======== Material to process
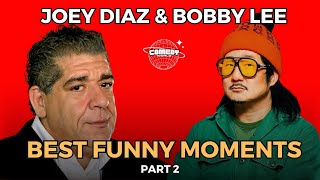 JOEY DIAZ & BOBBY LEE HILARIOUS MOMENTS – PART 2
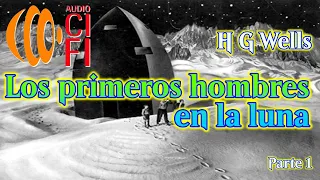 Los primeros hombres en la luna   H G Wells   Parte 1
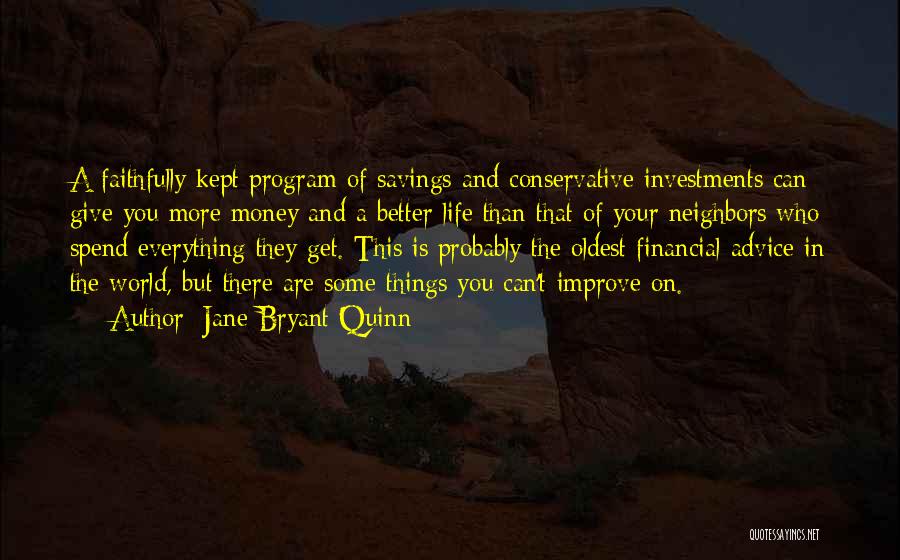 Jane Bryant Quinn Quotes: A Faithfully Kept Program Of Savings And Conservative Investments Can Give You More Money And A Better Life Than That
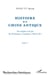 Histoire de la Chine Antique (Tome 1) - Des origines à la fin des Printemps et Automnes (546 av JC)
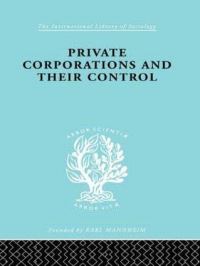 Book Cover for Private Corporations and Their Control by A B Levy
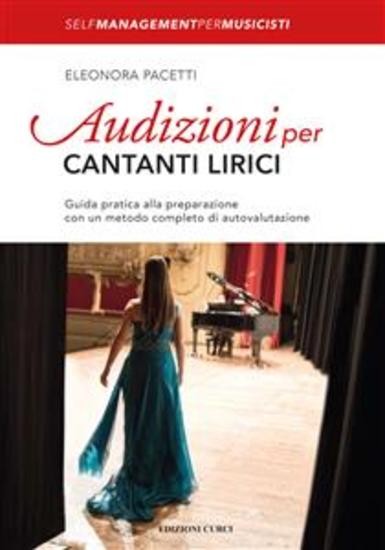 Audizioni per cantanti lirici - Guida pratica alla preparazione con un metodo completo di autovalutazione - cover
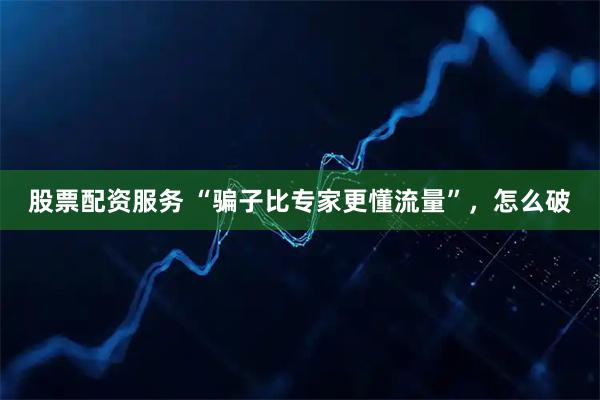 股票配资服务 “骗子比专家更懂流量”，怎么破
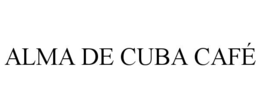 alma de cuba cafÉ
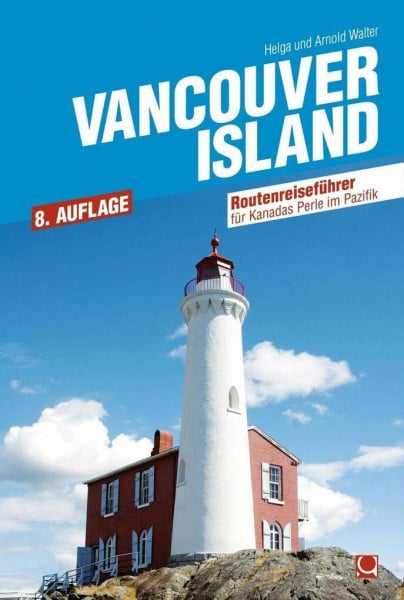 Walter, Helga und Arnold Vancouver Island: Routenreiseführer für Kanadas Perle im Pazifik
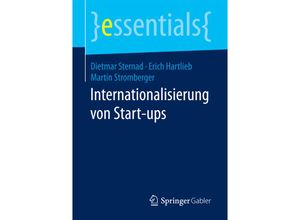 9783658204044 - Essentials   Internationalisierung von Start-ups - Dietmar Sternad Erich Hartlieb Martin Stromberger Kartoniert (TB)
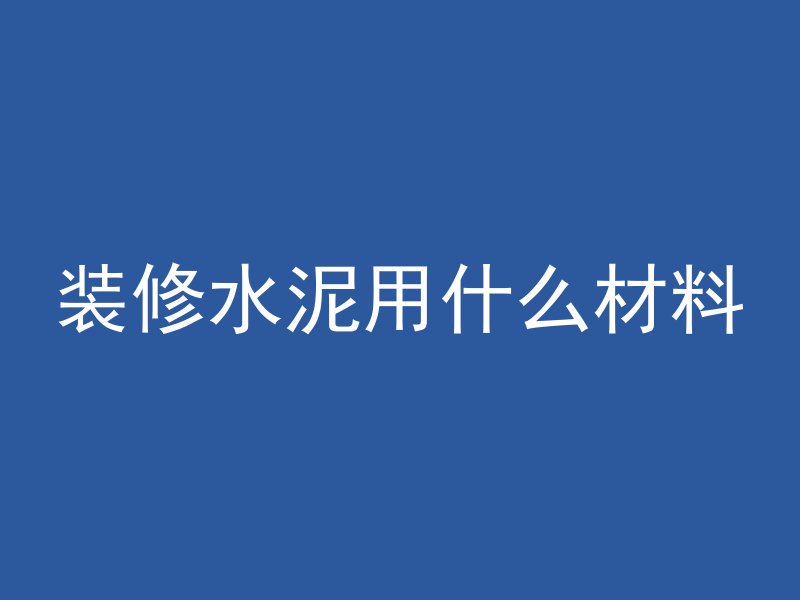 装修水泥用什么材料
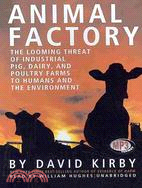 Animal Factory: The Looming Threat of Industrial Pig, Dairy, and Poultry Farms to Humans and the Environment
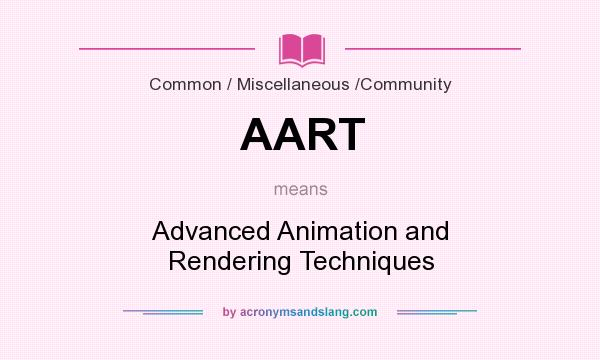 What does AART mean? It stands for Advanced Animation and Rendering Techniques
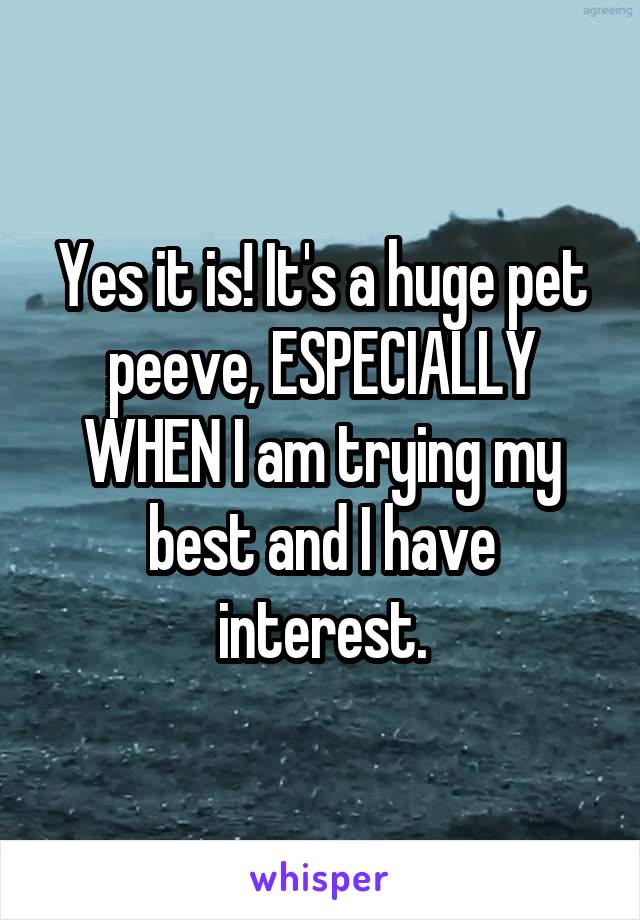 Yes it is! It's a huge pet peeve, ESPECIALLY WHEN I am trying my best and I have interest.
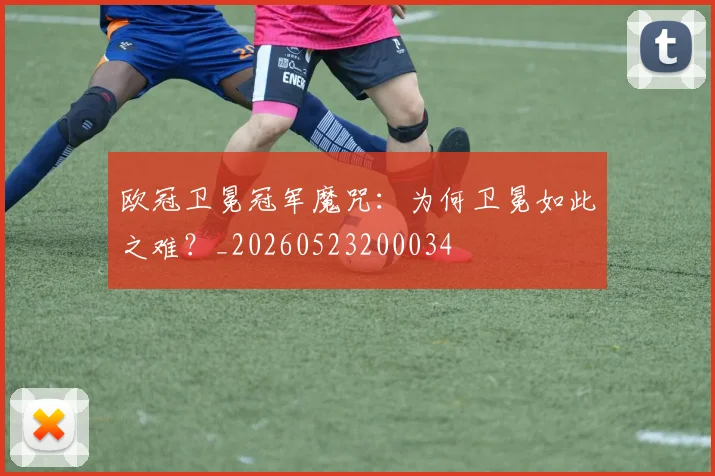 欧冠卫冕冠军魔咒：为何卫冕如此之难？_20260523200034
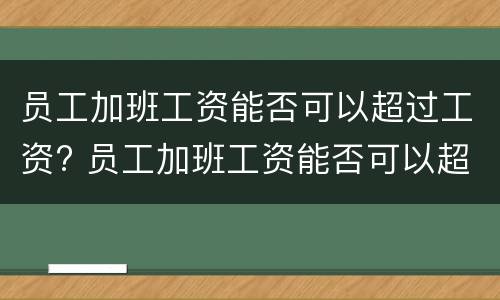 员工加班工资能否可以超过工资? 员工加班工资能否可以超过工资基数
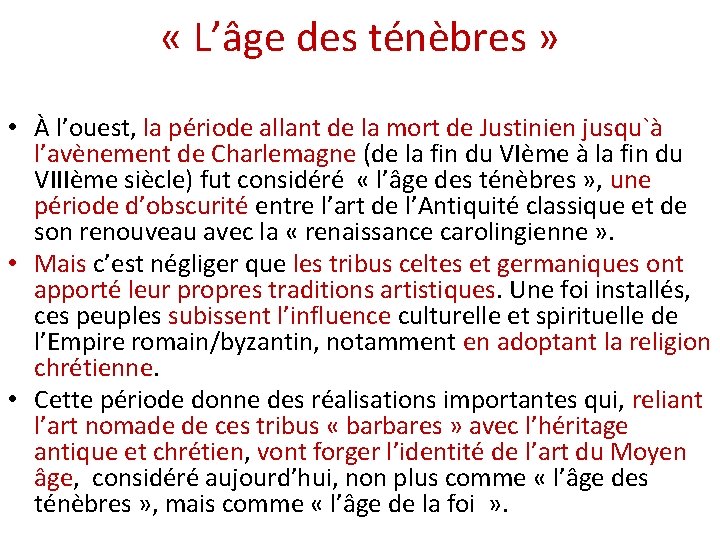  « L’âge des ténèbres » • À l’ouest, la période allant de la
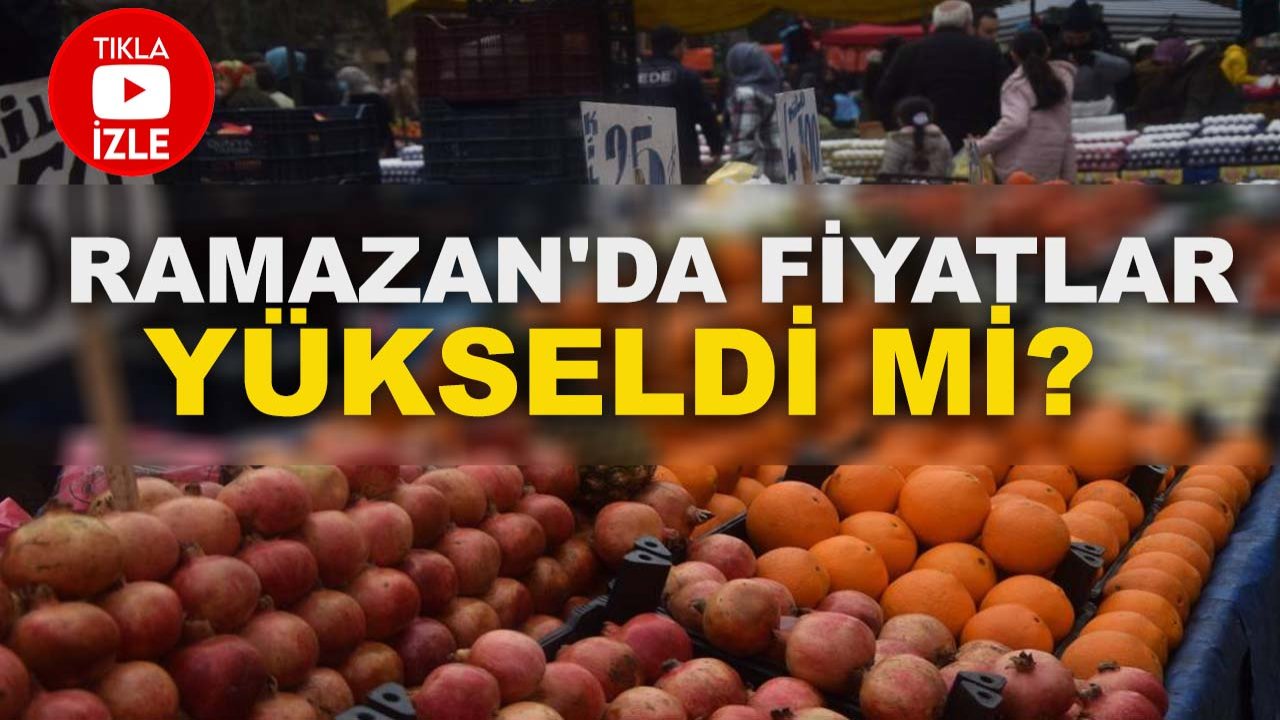Konya'da Ramazan’da fiyatlar yükseldi mi?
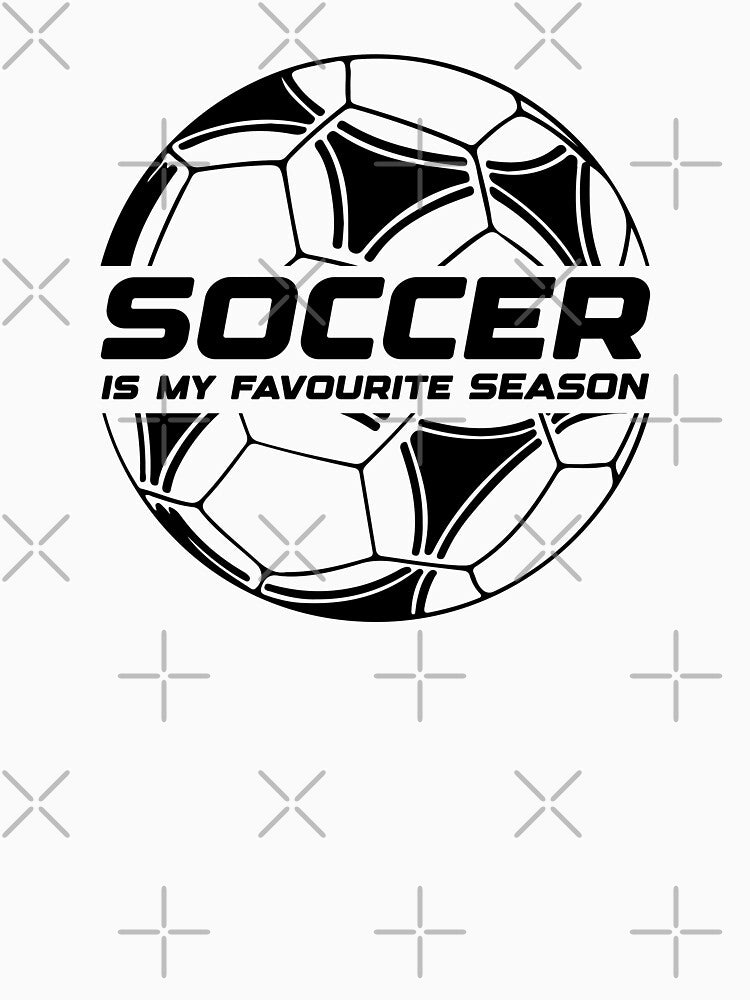 Soccer Is My Favourite Season Funny Sport Slogan by BelloniArtShop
================
Directions for this task ▸ Return the full listing above exactly as written, and omit the pictures.

Result of this exercise ▸
 JOEY DIAZ & BOBBY LEE HILARIOUS MOMENTS – PART 2
 Los primeros hombres en la luna   H G Wells   Parte 1
 Jane Bryant Quinn Quotes: A Faithfully Kept Program Of Savings And Conservative Investments Can Give You More Money And A Better Life Than That
 Histoire de la Chine Antique (Tome 1) - Des origines à la fin des Printemps et Automnes (546 av JC)
 Book Cover for Private Corporations and Their Control by A B Levy
 Audizioni per cantanti lirici - Guida pratica alla preparazione con un metodo completo di autovalutazione - cover
 股票配资服务 “骗子比专家更懂流量”，怎么破
 alma de cuba cafÉ
 Walter, Helga und Arnold Vancouver Island: Routenreiseführer für Kanadas Perle im Pazifik
 9783658204044 - Essentials   Internationalisierung von Start-ups - Dietmar Sternad Erich Hartlieb Martin Stromberger Kartoniert (TB)
 装修水泥用什么材料
 Animal Factory: The Looming Threat of Industrial Pig, Dairy, and Poultry Farms to Humans and the Environment
 What does AART mean? It stands for Advanced Animation and Rendering Techniques
 Yes it is! It's a huge pet peeve, ESPECIALLY WHEN I am trying my best and I have interest.
 欧冠卫冕冠军魔咒：为何卫冕如此之难？_20260523200034
 员工加班工资能否可以超过工资? 员工加班工资能否可以超过工资基数
  « L’âge des ténèbres » • À l’ouest, la période allant de la
Konya'da Ramazan’da fiyatlar yükseldi mi?
 Soccer Is My Favourite Season Funny Sport Slogan by BelloniArtShop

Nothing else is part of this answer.